I would say specifically the example of Boltzmann machines highlights this exact point between a result that has pragmatic implications and a result that is just playing around with definitions.


Whether you find something like this surprising largely depends on your prior knowledge. There are quite different sets of people that work with statistics, theoretical physicists are one of them. So a recent advance in one field (machine learning), will inevitably draw in the hyenas from other fields, especially if one of their favorite toys (building increasingly complicated high energy particle physics models) has been largely taken away from them given the recent zero results at the LHC. Which is how you get review articles like this one (https://arxiv.org/abs/1803.08823).


Thanks for the link, it seems a nice review.


I doubt even 1% of the population can decode that sentence, let alone find it so blindingly obvious it need not be said.


It seems clear that this paper (and many papers like it that try to produce higher level abstractions casting one field’s concepts into theorems of some other field) is only meant for that 1% you mention. In fact this is why I don’t get excited about these sorts of results. For people outside the main fields, it ends up sounding like some dramatic philosophical discovery, but for people in the field it’s borderline meaningless. If you play around with definitions long enough, you can always find some notion of X that looks like “equilibrium” or “convergence” or “entropy” or “orthogonality” or some decomposition or some transformation for some other concept Y. Finding these results is almost always just about rejiggering definitions so that something mundane can be reinterpreted as something significant “in the right space.”
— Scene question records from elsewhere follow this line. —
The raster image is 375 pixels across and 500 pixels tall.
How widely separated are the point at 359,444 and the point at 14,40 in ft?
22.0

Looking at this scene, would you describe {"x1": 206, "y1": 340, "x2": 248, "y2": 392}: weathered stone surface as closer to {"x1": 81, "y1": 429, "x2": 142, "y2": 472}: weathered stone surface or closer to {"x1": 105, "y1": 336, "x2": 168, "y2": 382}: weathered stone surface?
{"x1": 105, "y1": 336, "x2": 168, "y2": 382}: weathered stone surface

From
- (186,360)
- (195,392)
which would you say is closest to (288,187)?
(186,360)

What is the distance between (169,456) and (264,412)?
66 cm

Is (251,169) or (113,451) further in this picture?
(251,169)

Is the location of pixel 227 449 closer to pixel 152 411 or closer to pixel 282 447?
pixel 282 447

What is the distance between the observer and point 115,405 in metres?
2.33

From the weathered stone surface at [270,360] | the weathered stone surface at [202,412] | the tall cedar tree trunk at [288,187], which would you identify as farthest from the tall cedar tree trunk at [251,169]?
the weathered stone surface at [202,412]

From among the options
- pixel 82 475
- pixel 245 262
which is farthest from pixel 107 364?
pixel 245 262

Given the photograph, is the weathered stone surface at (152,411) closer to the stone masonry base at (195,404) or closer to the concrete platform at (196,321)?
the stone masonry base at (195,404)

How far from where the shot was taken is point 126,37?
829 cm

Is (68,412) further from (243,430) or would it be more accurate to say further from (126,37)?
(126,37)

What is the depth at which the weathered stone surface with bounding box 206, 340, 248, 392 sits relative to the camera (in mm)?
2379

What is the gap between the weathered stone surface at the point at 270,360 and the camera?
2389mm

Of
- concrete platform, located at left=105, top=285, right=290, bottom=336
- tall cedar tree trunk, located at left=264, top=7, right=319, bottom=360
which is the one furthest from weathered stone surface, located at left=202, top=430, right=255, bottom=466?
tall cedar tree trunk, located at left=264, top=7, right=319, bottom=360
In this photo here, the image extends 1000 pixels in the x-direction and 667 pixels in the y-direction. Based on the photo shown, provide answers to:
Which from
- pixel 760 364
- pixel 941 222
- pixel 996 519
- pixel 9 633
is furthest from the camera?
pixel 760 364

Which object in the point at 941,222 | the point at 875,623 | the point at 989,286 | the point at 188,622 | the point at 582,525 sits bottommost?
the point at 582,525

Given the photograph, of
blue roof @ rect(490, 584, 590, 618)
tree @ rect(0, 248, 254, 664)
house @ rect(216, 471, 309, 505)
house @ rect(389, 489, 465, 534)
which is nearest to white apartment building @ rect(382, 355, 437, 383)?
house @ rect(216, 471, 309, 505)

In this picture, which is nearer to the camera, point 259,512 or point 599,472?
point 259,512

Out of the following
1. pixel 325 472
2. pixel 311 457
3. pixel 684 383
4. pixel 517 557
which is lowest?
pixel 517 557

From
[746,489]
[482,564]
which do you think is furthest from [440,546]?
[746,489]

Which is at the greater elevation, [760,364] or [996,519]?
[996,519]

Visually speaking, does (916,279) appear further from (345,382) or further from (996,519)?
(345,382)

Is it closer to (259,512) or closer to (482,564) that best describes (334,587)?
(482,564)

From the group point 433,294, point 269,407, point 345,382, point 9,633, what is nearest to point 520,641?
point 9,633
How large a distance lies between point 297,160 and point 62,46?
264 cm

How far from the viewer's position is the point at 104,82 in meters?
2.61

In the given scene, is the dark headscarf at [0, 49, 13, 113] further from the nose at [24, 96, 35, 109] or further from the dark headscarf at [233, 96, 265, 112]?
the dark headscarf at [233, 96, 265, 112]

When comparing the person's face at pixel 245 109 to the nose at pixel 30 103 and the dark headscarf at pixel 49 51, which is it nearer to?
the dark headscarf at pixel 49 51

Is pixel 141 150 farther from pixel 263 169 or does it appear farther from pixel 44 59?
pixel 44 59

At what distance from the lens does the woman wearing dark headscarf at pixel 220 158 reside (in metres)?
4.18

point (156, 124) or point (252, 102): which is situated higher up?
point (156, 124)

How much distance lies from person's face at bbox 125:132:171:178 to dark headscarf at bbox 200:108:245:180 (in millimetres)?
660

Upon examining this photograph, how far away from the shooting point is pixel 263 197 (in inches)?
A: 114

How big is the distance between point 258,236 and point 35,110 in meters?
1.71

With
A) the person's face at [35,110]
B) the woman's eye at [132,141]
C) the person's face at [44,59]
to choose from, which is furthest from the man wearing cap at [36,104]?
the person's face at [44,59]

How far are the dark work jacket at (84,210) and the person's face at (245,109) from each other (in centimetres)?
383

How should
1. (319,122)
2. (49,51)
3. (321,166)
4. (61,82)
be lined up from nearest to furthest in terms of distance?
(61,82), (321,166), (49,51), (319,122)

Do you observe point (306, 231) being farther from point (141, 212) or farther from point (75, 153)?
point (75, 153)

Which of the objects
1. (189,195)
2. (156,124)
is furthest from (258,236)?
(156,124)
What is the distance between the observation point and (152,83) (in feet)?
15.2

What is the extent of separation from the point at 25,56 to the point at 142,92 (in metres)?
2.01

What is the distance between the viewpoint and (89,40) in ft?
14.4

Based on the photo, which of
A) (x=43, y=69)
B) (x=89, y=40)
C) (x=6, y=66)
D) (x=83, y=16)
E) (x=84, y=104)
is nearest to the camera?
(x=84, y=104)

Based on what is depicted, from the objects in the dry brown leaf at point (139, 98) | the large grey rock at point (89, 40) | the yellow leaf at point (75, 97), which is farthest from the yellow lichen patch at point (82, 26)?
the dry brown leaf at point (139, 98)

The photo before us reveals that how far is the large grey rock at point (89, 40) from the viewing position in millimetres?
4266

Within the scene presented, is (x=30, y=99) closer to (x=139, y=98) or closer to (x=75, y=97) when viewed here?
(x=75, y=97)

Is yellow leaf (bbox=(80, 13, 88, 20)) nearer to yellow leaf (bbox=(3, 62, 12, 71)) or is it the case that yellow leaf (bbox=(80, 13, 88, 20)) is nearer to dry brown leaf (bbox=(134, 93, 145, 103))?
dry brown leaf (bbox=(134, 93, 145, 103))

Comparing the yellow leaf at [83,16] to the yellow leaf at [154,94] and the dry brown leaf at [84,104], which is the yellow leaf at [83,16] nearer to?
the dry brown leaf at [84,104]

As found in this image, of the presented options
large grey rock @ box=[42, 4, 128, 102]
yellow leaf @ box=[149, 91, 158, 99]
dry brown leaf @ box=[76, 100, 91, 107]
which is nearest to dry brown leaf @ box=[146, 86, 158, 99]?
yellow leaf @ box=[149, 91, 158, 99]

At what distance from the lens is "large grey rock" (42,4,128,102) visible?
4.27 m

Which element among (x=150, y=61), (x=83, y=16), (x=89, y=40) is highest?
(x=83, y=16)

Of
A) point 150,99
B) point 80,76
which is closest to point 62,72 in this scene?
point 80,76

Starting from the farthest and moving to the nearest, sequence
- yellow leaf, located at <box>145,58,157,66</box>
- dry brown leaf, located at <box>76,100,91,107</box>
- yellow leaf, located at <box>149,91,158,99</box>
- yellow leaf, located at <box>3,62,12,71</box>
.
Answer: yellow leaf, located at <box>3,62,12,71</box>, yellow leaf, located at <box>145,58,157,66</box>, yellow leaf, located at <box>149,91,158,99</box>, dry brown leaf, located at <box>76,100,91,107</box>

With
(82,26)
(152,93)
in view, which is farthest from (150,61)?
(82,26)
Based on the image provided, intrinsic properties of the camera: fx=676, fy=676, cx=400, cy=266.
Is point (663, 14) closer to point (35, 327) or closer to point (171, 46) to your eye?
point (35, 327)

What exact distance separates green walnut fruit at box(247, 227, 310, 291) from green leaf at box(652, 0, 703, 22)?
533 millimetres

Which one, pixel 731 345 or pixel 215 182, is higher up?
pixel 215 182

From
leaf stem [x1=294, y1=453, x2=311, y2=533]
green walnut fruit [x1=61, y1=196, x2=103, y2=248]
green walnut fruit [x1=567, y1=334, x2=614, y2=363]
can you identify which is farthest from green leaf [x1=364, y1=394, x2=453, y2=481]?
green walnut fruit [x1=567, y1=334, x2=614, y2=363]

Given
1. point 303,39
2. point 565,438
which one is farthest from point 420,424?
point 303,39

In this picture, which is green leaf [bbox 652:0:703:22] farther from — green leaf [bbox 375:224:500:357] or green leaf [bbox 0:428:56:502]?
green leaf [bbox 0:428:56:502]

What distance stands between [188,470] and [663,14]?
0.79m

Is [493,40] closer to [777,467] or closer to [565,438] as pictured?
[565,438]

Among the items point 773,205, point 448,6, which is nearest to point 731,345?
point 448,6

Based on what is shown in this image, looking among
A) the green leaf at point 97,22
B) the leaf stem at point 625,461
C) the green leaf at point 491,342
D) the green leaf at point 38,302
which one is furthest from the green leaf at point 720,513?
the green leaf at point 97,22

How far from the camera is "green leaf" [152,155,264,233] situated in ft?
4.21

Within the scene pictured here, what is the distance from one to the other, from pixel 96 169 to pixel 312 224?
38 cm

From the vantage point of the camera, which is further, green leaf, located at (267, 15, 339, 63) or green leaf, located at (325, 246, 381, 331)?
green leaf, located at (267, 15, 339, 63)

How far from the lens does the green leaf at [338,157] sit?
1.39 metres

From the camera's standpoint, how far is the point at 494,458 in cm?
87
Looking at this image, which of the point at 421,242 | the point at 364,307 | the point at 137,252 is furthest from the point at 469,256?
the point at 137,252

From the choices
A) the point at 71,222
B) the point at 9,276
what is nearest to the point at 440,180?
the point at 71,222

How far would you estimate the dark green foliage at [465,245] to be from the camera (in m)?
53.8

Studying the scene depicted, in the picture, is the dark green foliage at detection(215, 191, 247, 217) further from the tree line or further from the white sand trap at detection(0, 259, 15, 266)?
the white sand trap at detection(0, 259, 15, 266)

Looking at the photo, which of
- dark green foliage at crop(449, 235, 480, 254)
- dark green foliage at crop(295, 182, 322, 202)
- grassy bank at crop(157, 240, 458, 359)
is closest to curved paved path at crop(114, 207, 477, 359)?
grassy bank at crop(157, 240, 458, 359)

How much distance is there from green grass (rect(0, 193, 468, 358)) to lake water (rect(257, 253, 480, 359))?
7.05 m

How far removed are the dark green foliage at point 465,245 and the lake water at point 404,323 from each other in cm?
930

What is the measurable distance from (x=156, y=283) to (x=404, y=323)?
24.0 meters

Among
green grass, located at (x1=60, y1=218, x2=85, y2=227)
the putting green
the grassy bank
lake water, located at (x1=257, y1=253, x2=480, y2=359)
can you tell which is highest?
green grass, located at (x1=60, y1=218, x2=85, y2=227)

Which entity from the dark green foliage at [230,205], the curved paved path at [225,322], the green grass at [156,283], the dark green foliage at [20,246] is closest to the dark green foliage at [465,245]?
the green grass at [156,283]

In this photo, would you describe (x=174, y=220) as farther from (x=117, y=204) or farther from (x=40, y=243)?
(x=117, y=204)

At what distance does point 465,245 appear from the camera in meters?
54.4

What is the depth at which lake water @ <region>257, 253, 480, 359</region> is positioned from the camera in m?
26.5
...yes? Why is it not surprising?


This is why I enjoyed a computational probability class in college - the professor introduced all of the concepts starting with a problem in physics, a lot of methods in modern stats were built to explain physical behavior of particles with certain constraints.


Google's Data Centre literally generates heat. So anything we can do in this direction, is helpful.

https://deepmind.com/blog/deepmind-ai-reduces-google-data-ce...


I’m not sure this is what the authors meant by their title.


One of the authors is at Google, so it wouldn't surprise me. Thermodynamics is clearly a metaphor, but information entropy they are studying be bounded by the literal heat generated by their computations.


That author was my classmate in undergrad, I used to run into him in the computer lab. The point I was making was that I think he was interested more in the physics parallels than any practical effects.